Mussels sautéed with squid & lardons.
Capon with truffles, courgettes stuffed with carrot mousse, mashed potatoes with candied garlic.
Sicilian Cheese (an offer we couldn't refuse!)
As usual I'd forgotten what was on the menu, and how many dishes, so wasn't quite sure of the pace and what to fill up on. My favourite was the moules, I tucked in and was definitely running out of steam by the capon. The dessert was a real effort - there was very nearly an enormous explosion with chocolate roulade scattered all over the Haut Agenais! So we had a very light breakfast and haven't even started cooking lunchinner yet!
We've been good children and have only opened one pressie each, so far!
December 26, 2003 11:16
We were so blown out from the Xmas Eve dinner out that we couldn't eat on Christmas Day until late.
Our escargots were excellent, the foie gras-stuffed magrets de canard done to perfection and the pommes dauphinois (made with real gruyere and cream) just right, with a crunchy cheesy bit at the edges. What was really nice was that we both did the cooking together - we work well as a team and made the results so much more enjoyable.
The wines matched the meal perfectly - the 95 Fleurie was bought in Fleurie in 98, brought it back to UK in the caravan, stored it in a wardrobe in an unheated bedroom, then shipped it back to France with the furniture, where it finally got the cellar it deserved. It had thrown a lot of sediment, but, decanted, was superb. A testament to the survivability of wine!

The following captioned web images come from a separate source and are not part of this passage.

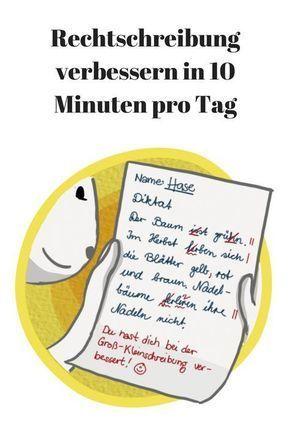 Rechtschreibung verbessern: In 10 Minuten pro Tag.
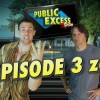 EPISODE 3 – Public Excess Show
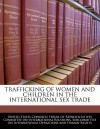 Trafficking of Women and Children in the International Sex Trade - United States House of Representatives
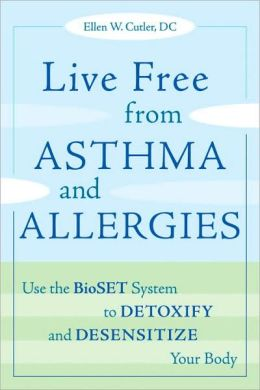 Live Free from Asthma and Allergies: Use the BioSET System to Detoxify and Desensitize Your Body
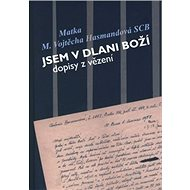 Jsem v dlani boží: dopisy z vězení Matky Vojtěchy Hasmandové SCB (z období 1952 - 1960) - Kniha
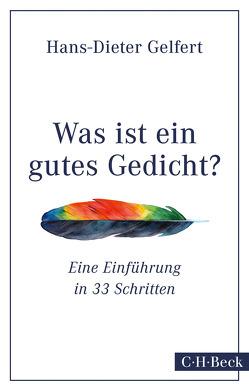 Was ist ein gutes Gedicht? von Gelfert,  Hans-Dieter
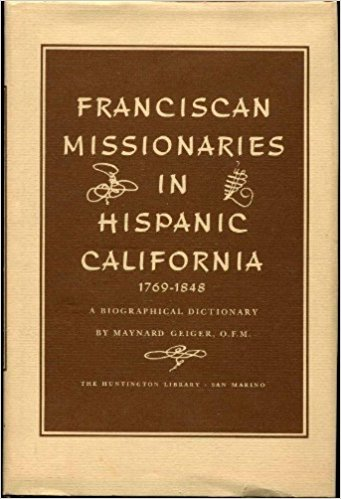 Franciscan Missionaries in Hispanic California: 1769-1848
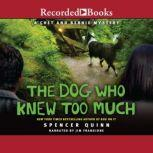 The Dog Who Knew Too Much, Spencer Quinn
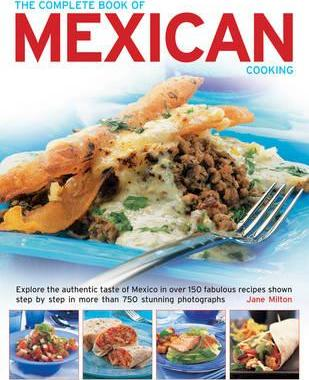 The complete book of mexican cooking jane milton 9781843096580 the complete book of mexican cooking forumfinder Images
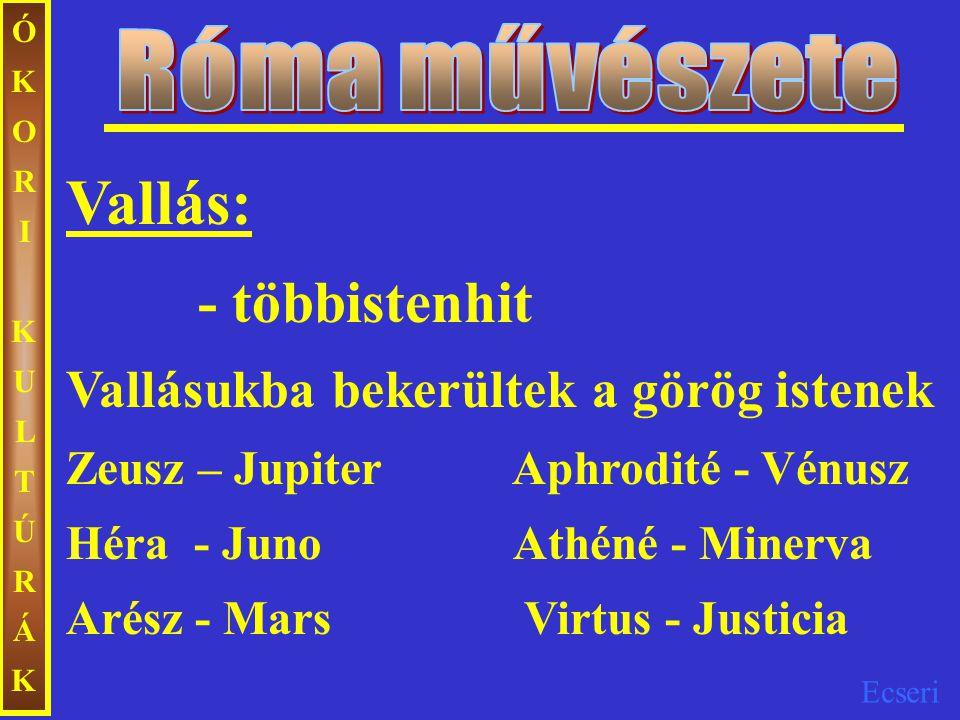 Ecseri ÓKORIKULTÚRÁKÓKORIKULTÚRÁK Vallás: - többistenhit Vallásukba bekerültek a görög istenek Zeusz – Jupiter Aphrodité - Vénusz Héra - Juno Athéné -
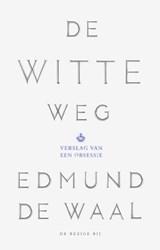 De witte weg   Edmund de Waal  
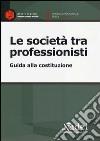 Le società tra professionisti. Guida alla costituzione libro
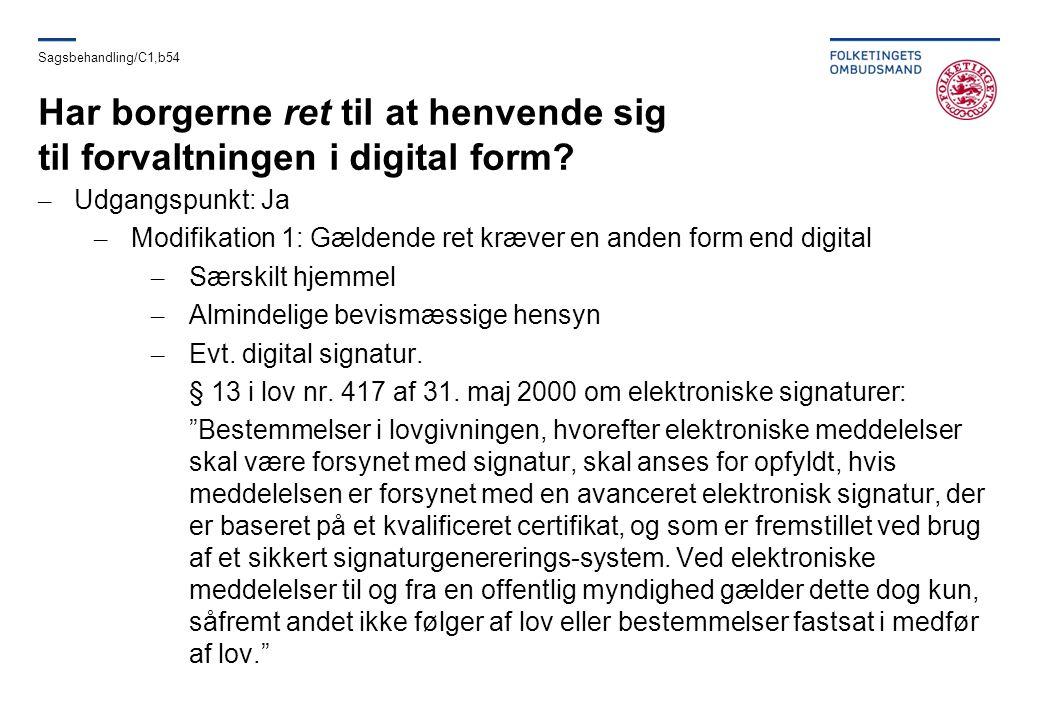 Har borgerne ret til at henvende sig til forvaltningen i digital form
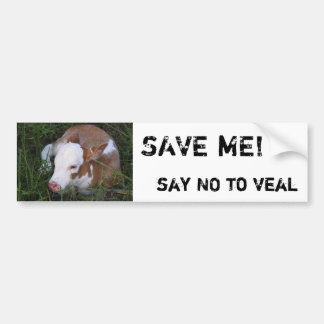 Say NO to Veal bumper sticker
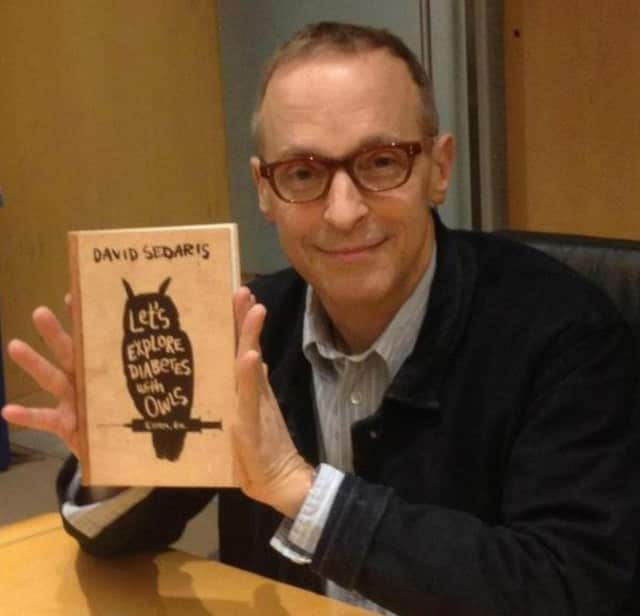 "David Sedaris, author of ""Let's Explore Diabetes With Owls"" comes to Englewood Oct. 10. The book has nothing to do with diabetes. But there may be an owl involved."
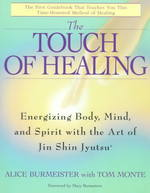 The Touch of Healing : Energizing the Body, Midn, and Spirit with Jin Shin Jyutsu
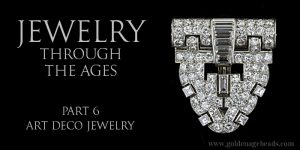 Jewelry Through The Ages Part 6: Art Deco Jewelry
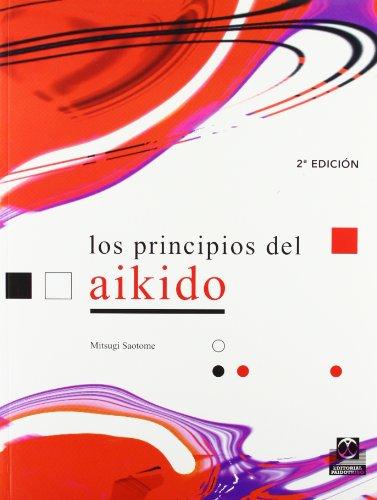 9788480196116: PRINCIPIOS DEL AIKIDO, LOS (Artes Marciales)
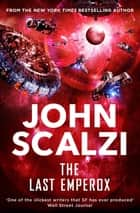 The Last Emperox: The Interdependency Book 3 ebook by John Scalzi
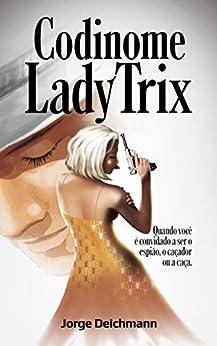 Codinome Lady Trix por [Deichmann, Jorge]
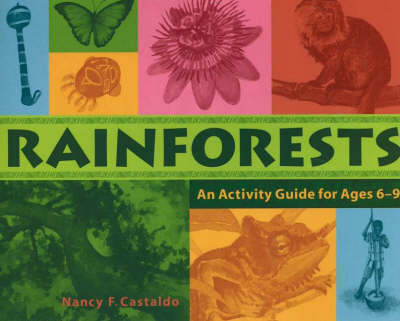Rainforests An Activity Guide for Ages 6-9 by Nancy F. Castaldo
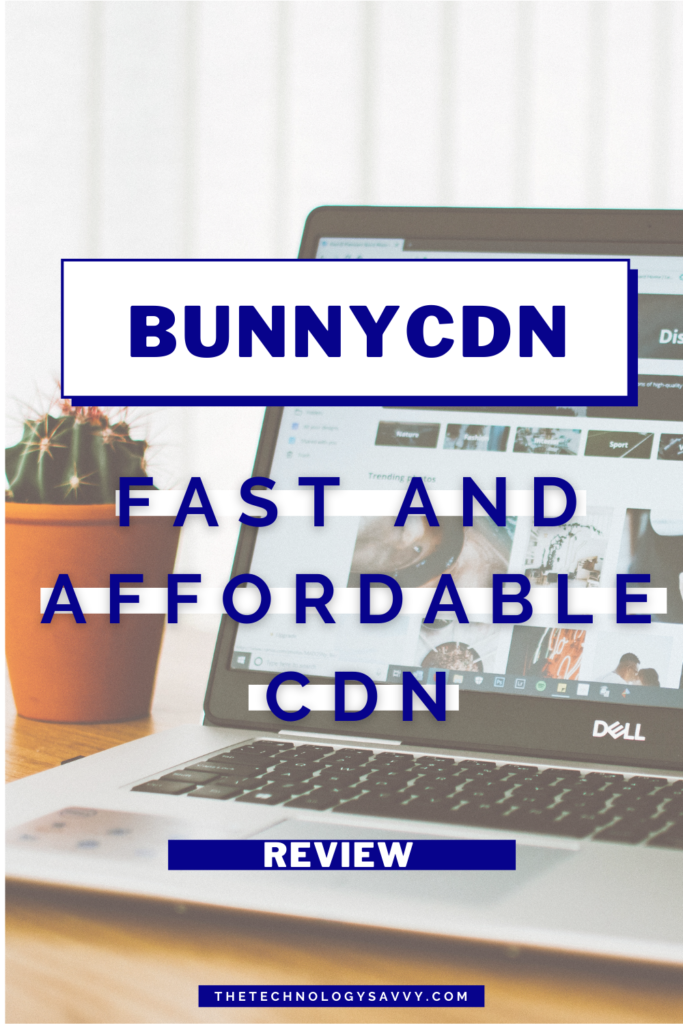 Pinterest The Technology Savvy BunnyCDN Review Fast and Affordable CDN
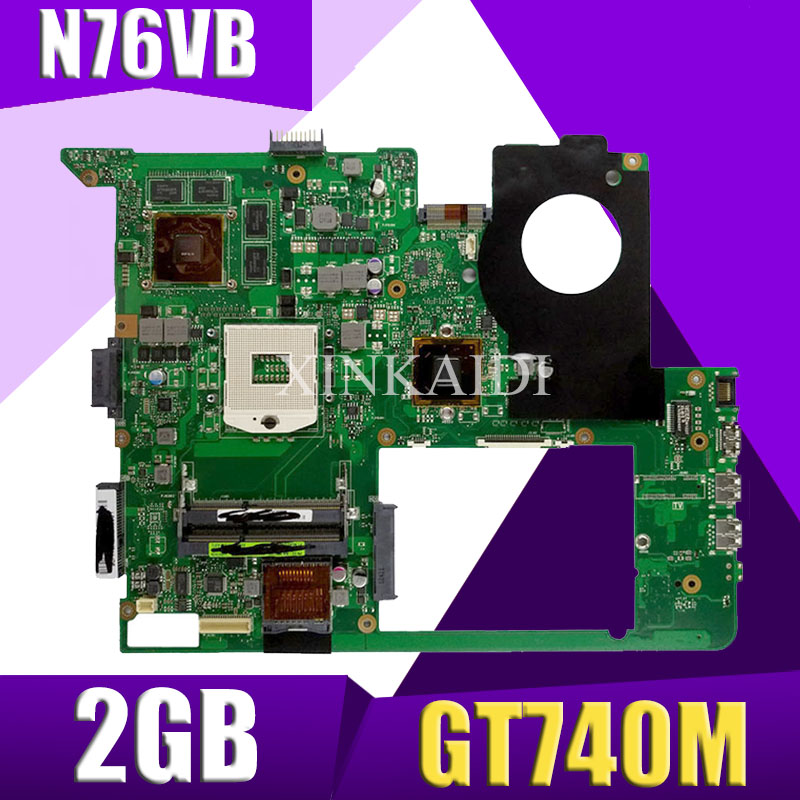 XinKaidi  N76VB Laptop Motherboard For ASUS N76VZ N76VM N76VJ N76V Test Original Mainboard GT740M 2GB HM76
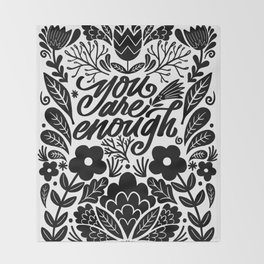 you are enough Throw Blanket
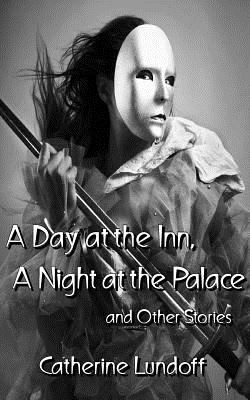 A Day at the Inn, a Night at the Palace and Other Stories 9781590213780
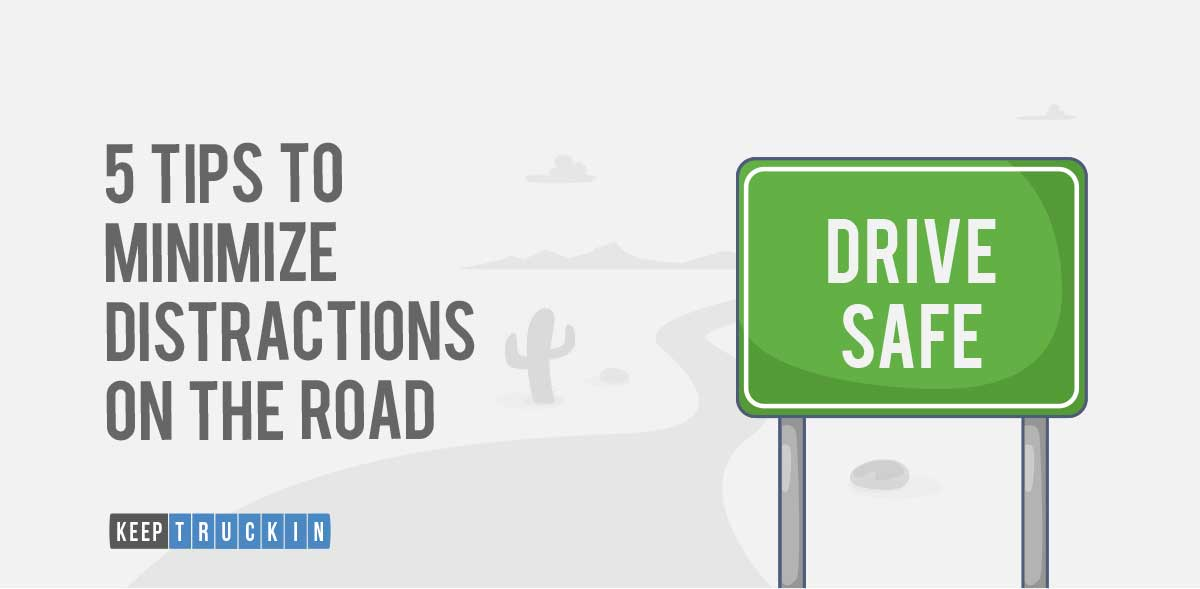 5 Tips to Minimize Distractions on the Road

Before the clearing up we walked round the plot and caught the last golden-pink rays of the sun as it cleaned out the valley below us ready for next morning's mist.
During "Amélie" we had a snack of lumpfish caviar and blinis with the rest of the white wine from the first course. What a pair of piggie porkers!
December 31, 2003 22:34
This is the first anniversary of our departure for France.
We had oysters and venison!
Sprinkle some Worcester Sauce and finely chopped streaky
bacon(or any bacon for that matter) over the opened oysters, grill for a few
mins till the bacon has crisped a bit and eat!!
They were delicious, without that snot-swallowing yukkiness of the raw oyster.
I didn't believe the roast deer cooking times - 20 mins at 280 degs C! – but it came out bloody but very tender and tasty. A major success was Xtine's caramelised onions that went perfectly with the venison, as did some lightly sauteed girolles. Yum Yum and double Yum!
But no-one had room either for pud or for cheese!